- **Excerpt to read**
From: Larry McVoy <lm(a)mcvoy.com>
Making what you are talking about work is gonna be a
mess of buffer
management and it's going to be hard to design system calls that would
work and still give you reasonable semantics on the pipe. Consider
calls that want to know if there is data in the pipe
Oh, I didn't say it would work well, and cleanly! :-) I mean, taking one
element in an existing, operating, chain, and blowing it away, is almost
bound to cause problems.
My previous note was merely to say that the file descriptor/pipe
re-arrangement involved might be easier done with a system call - in fact, now
that I think about it, as someone has already sort of pointed out, without a
system call to merge the two pipes into one, you have to keep the middle
process around, and have it turn into a 'cat'.
Thinking out loud for a moment, though, along the lines you suggest....
Here's one problem - suppose process2 has read some data, but not yet
processed it and output it towards process3, when you go to do the splice.
How would the anything outside the process (be it the OS, or the command
interpreter or whatever is initiating the splice) even detect that, much less
retrieve the data?
Even using a heuristic such as 'wait for process2 to try and read data, at
which point we can assume that it no longer has any internally buffered data,
and it's OK to do the splice' fails, because process2 may have decided it
didn't have a complete semantic unit in hand (e.g. a complete line), and
decided to go back and get the rest of the unit before outputting the
complete, processed semantic unit (i.e. including data it had previously
buffered internally).

- **Exercise requirements**
Continue the mailing-list message on splicing a process out of a pipeline, starting right after its last sentence. The listing after this point is separate material with no connection to the mailing-list message on pipe splicing.

- **Material provided**
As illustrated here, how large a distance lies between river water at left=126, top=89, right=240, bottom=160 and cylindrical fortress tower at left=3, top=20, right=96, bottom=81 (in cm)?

- **Output**
And suppose the reads _never_ happen to coincide with the semantic units
being output; i.e. process2 will _always_ have some buffered data inside it,
until the whole chain starts to shut down with EOFs from the first stage?
In short, maybe this problem isn't solvable in the general case. In which
case I guess we're back to your "Every utility that you put in a pipeline
would have to be reworked".
Stages would have to have some way to say 'I am not now holding any buffered
data', and only when that state was true could they be spliced out. Or there
could be some signal defined which means 'go into "not holding any buffered
data" state'. At which point my proposed splice() system call might be some
use... :-)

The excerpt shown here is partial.